The House is now in uncharted territory, with House members and aides unsure what will happen next.
Immediately after the vote to remove McCarthy, Rep. Patrick McHenry (R-N.C.) was declared Speaker pro tempore. He said the House would go into recess so that Democrats and Republicans could meet separately to “discuss the path forward.”
McCarthy said Tuesday he would not run again for Speaker.
“Unfortunately, 4 percent of our conference can join all the Democrats and dictate who can be the Republican Speaker in this House,” McCarthy said in a press conference. “I don’t think that room is good for the institution, but apparently I’m the only one. I believe I can continue to fight, maybe in a different manner. I will not run for Speaker again. I’ll have the conference pick somebody else.”
No votes are expected in the House the rest of the week, and Republicans said they would meet to select their pick for Speaker next Tuesday.
The House will not be able to resume normal operations until it elects a new Speaker.
Rep. Steve Womack (R-Ark.) said McCarthy’s ouster will put a “stain on the institution.”
“My guess is it will serve as Exhibit A to a whole lot of challenges that my party is going to have in the ensuing days, weeks, months, and perhaps years. This was not a desired outcome,” he said.
GOP Reps. Andy Biggs (Ariz.), Ken Buck (Colo.), Tim Burchett (Tenn.), Eli Crane (Ariz.), Bob Good (Va.), Nancy Mace (S.C.) and Matt Rosendale (Mont.) joined Gaetz in voting to oust McCarthy.

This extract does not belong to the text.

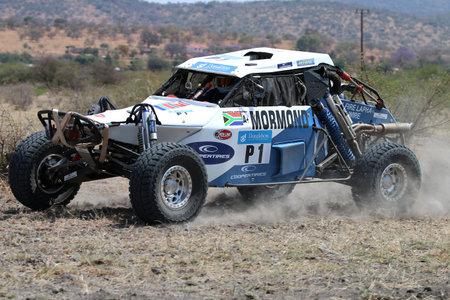 Sun City, South Africa - OCTOBER 1, 2016: Side view of white Zarco rally car racing through bush at Sun City 450 Rally Racing event, Sun City, South Africa Editorial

Chatter about alternative Republican Speaker candidates increased after the vote. Rep. Thomas Massie (R-Ky.), who opposed McCarthy’s ouster, said that he hoped Rep. Jim Jordan (R-Ohio) could be Speaker. Gaetz threw out a number of potential names, including House Majority Leader Steve Scalise (R-La.), House Majority Whip Tom Emmer (R-Minn.), or Rep. Kevin Hern (R-Okla.).
Gaetz, speaking to a swarm of reporters on the House steps immediately after the vote, took a victory lap.
“The reason Kevin McCarthy went down today is because nobody trusts Kevin McCarthy. Kevin McCarthy has made multiple contradictory promises. And when they all came due, he lost votes from people who maybe don’t even ideologically agree with me on everything,” Gaetz said.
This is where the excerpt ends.